◆ Selected excerpt:
»»
I would not recommend using energizer instead of nutrient in any situation. James, you give a lot of information that is good but I would caution you on giving advice. I know you are probably getting the majority of your information from the internet. You are a very new winemaker yourself, this is the reason why I would caution you on giving advice that you are just finding online and not experiencing yourself. 

So let me say this again, yeast nutrient and yeast energizer are two different things. Nutrient is a vitamin to your yeast and energizer just "energizes" your yeast like an energy drink.


----------



## jamesngalveston

I agree with you 100 percent julie, that is why I posted the above, to show the benefits each have..I was not advising anything.
Each have a benefit...but we have to know what that benefit is and when to use it...
I am a new wine maker, but even I have found that trial and error is perhaps a thing of beauty. But I use the internet along with this forum for my information.
Both have been right, both have been wrong.


----------



## Sammyk

Elderberry and Black Current are both at 1.020 this morning. Rather than snap down the lid, I think we will rack to carboys tomorrow as they both seem to be dropping .10 each day. We did add bentonite to both on the 3rd day. Should they both be stirred up before we rack to secondaries? 

Have not added the acid blend and forgot to order it but have it on hand. Looks like it is about 5 teaspoons for 5 gallons, is that correct? Used Lavlin 71B on both.
Next question since we rack to 1 gallon carboys was thinking it would be OK to add 1 teaspoon to each gallon when we go to secondaries or would it be better to add at the 3rd racking?


----------



## dralarms

Do you have a bucket you can rack to and then to the one gallons? I don't stir mine I figure you need to let dead yeast lay.


----------



## Sammyk

We can rack to a bucket but I am wondering why? If the gravity is 1.010 will it finish to dry if you leave the yeast behind by not stirring?


----------



## dralarms

I think it should. If the yeast is laying on the bottom its too drunk to work and needs to be fired.


----------



## Julie

When I use to rack to carboy at 1.010 I would always give it a stir them rack, but now I let my must ferment to dry In the primary. I know the theory is to rack while there is some fermentation action going to help against oxidizing but then you rack it when it is dry, so I am not seeing the reason to rack early. I ferment to dry in primary, rack and add k-meta, leave sit for 3 months then rack again and every three months there after until I bottle.
««
◆ Given information:
»»
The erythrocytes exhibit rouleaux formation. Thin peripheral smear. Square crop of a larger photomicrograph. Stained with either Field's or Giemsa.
««
◆ Work to do:
Copy, word for word, the part of the winemaking forum thread above that opens with the words "I am a new wine" and closes with "the 3rd racking?".

◆ Result of this exercise:
I am a new wine maker, but even I have found that trial and error is perhaps a thing of beauty. But I use the internet along with this forum for my information.
Both have been right, both have been wrong.


----------



## Sammyk

Elderberry and Black Current are both at 1.020 this morning. Rather than snap down the lid, I think we will rack to carboys tomorrow as they both seem to be dropping .10 each day. We did add bentonite to both on the 3rd day. Should they both be stirred up before we rack to secondaries? 

Have not added the acid blend and forgot to order it but have it on hand. Looks like it is about 5 teaspoons for 5 gallons, is that correct? Used Lavlin 71B on both.
Next question since we rack to 1 gallon carboys was thinking it would be OK to add 1 teaspoon to each gallon when we go to secondaries or would it be better to add at the 3rd racking?